Water Shortage Emergency in Santa Cruz Continues: Customers Asked to Cut Back

Jan 9, 2017

Stormy weather continues to cause problems across the Monterey Bay, including a drinking water shortage in Santa Cruz. It has now been 24 hours since the city asked residents and businesses to cut back on water use after the storm damaged critical water infrastructure.

Santa Cruz Water Department Director Rosemary Menard walks around the Graham Hill Water Treatment Plant just outside Santa Cruz city limits. She explains what treatment bays are.

“These are the places where the water is just coming in and it’s being pre-treated with a flocculent to take the big particles out,” Menard says.

The majority of Santa Cruz’s drinking water comes from the San Lorenzo River and area streams.  It’s treated at the plant before it gets to your tap. But during big storms, much of it becomes too dirty to clean. That’s when the city relies on Loch Lomond Reservoir.
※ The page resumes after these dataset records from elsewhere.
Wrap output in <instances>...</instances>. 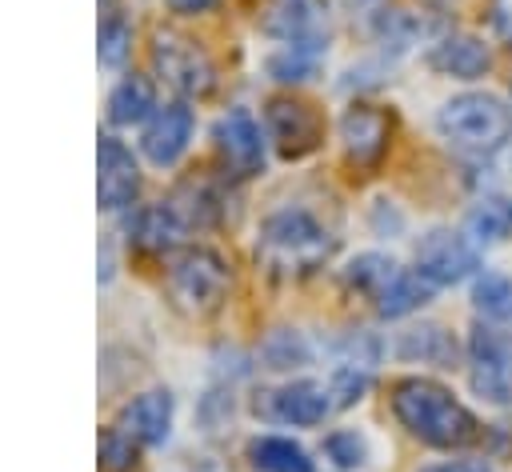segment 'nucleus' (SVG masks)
Instances as JSON below:
<instances>
[{
	"label": "nucleus",
	"instance_id": "f257e3e1",
	"mask_svg": "<svg viewBox=\"0 0 512 472\" xmlns=\"http://www.w3.org/2000/svg\"><path fill=\"white\" fill-rule=\"evenodd\" d=\"M396 420L432 448H468L480 440V420L436 380L408 376L392 388Z\"/></svg>",
	"mask_w": 512,
	"mask_h": 472
},
{
	"label": "nucleus",
	"instance_id": "f03ea898",
	"mask_svg": "<svg viewBox=\"0 0 512 472\" xmlns=\"http://www.w3.org/2000/svg\"><path fill=\"white\" fill-rule=\"evenodd\" d=\"M256 252L272 276H308L332 256V236L308 212H276L264 220Z\"/></svg>",
	"mask_w": 512,
	"mask_h": 472
},
{
	"label": "nucleus",
	"instance_id": "7ed1b4c3",
	"mask_svg": "<svg viewBox=\"0 0 512 472\" xmlns=\"http://www.w3.org/2000/svg\"><path fill=\"white\" fill-rule=\"evenodd\" d=\"M436 128L448 144L484 156L504 148V140L512 136V108L492 92H464L436 112Z\"/></svg>",
	"mask_w": 512,
	"mask_h": 472
},
{
	"label": "nucleus",
	"instance_id": "20e7f679",
	"mask_svg": "<svg viewBox=\"0 0 512 472\" xmlns=\"http://www.w3.org/2000/svg\"><path fill=\"white\" fill-rule=\"evenodd\" d=\"M228 284H232L228 264L216 252H208V248H188L168 268V288H172L176 304L188 308V312H196V316L200 312H212L224 300Z\"/></svg>",
	"mask_w": 512,
	"mask_h": 472
},
{
	"label": "nucleus",
	"instance_id": "39448f33",
	"mask_svg": "<svg viewBox=\"0 0 512 472\" xmlns=\"http://www.w3.org/2000/svg\"><path fill=\"white\" fill-rule=\"evenodd\" d=\"M468 360H472V392L488 404H512V336L496 328H472L468 340Z\"/></svg>",
	"mask_w": 512,
	"mask_h": 472
},
{
	"label": "nucleus",
	"instance_id": "423d86ee",
	"mask_svg": "<svg viewBox=\"0 0 512 472\" xmlns=\"http://www.w3.org/2000/svg\"><path fill=\"white\" fill-rule=\"evenodd\" d=\"M152 64L164 76V84L184 92V96H208L212 84H216V68L204 56V48H196V40L176 36V32H160L156 36Z\"/></svg>",
	"mask_w": 512,
	"mask_h": 472
},
{
	"label": "nucleus",
	"instance_id": "0eeeda50",
	"mask_svg": "<svg viewBox=\"0 0 512 472\" xmlns=\"http://www.w3.org/2000/svg\"><path fill=\"white\" fill-rule=\"evenodd\" d=\"M480 268V252L468 236L452 232V228H432L428 236H420L416 244V272L424 280L440 284H460L468 276H476Z\"/></svg>",
	"mask_w": 512,
	"mask_h": 472
},
{
	"label": "nucleus",
	"instance_id": "6e6552de",
	"mask_svg": "<svg viewBox=\"0 0 512 472\" xmlns=\"http://www.w3.org/2000/svg\"><path fill=\"white\" fill-rule=\"evenodd\" d=\"M332 392L328 384H316V380H292V384H280L272 392H264L256 400V412L276 420V424H296V428H312L320 424L328 412H332Z\"/></svg>",
	"mask_w": 512,
	"mask_h": 472
},
{
	"label": "nucleus",
	"instance_id": "1a4fd4ad",
	"mask_svg": "<svg viewBox=\"0 0 512 472\" xmlns=\"http://www.w3.org/2000/svg\"><path fill=\"white\" fill-rule=\"evenodd\" d=\"M212 140L224 156V164L236 172V176H252L260 172L264 164V136H260V124L244 112V108H232L216 120L212 128Z\"/></svg>",
	"mask_w": 512,
	"mask_h": 472
},
{
	"label": "nucleus",
	"instance_id": "9d476101",
	"mask_svg": "<svg viewBox=\"0 0 512 472\" xmlns=\"http://www.w3.org/2000/svg\"><path fill=\"white\" fill-rule=\"evenodd\" d=\"M96 196H100V208L108 212H120L132 204L136 188H140V172H136V160L132 152L116 140V136H100V152H96Z\"/></svg>",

But during recent storms, the pipeline between the reservoir and this treatment plant sprung a major leak.

“So we had to shut that supply down,” says Menard. “And we think that was caused by ground movement with so much saturated soils.”

The city is not out of water, but Menard says they don’t have enough to meet current demand. On Monday, the water department started asking customers to cut back usage by 30 percent.

“Particularly it’s a short-term request to ask people to defer any kinds of things like laundry, or running the dishwasher. Take really short showers, just over these next few days while we get this pipe repaired and back in service,” Menard says.

Inside Gabriella Café in downtown Santa Cruz, owner Paul Cocking says they’ve always been water conscious because of the drought and the expense of water.

“As far as washing dishes and customers drinking water, which are the main sources of water use here, a 30 percent reduction would be hard to achieve,” Cocking says.

Still, he’ll try here at the cafe and at home. Rosemary Menard says if people don’t try -

“Then it really does put the system at risk from the point of view, for example, being able to have enough water for firefighting if we had a fire,” Menard says.

Water customers are asked to cut back until the repair is complete. Menard says that could take until Monday.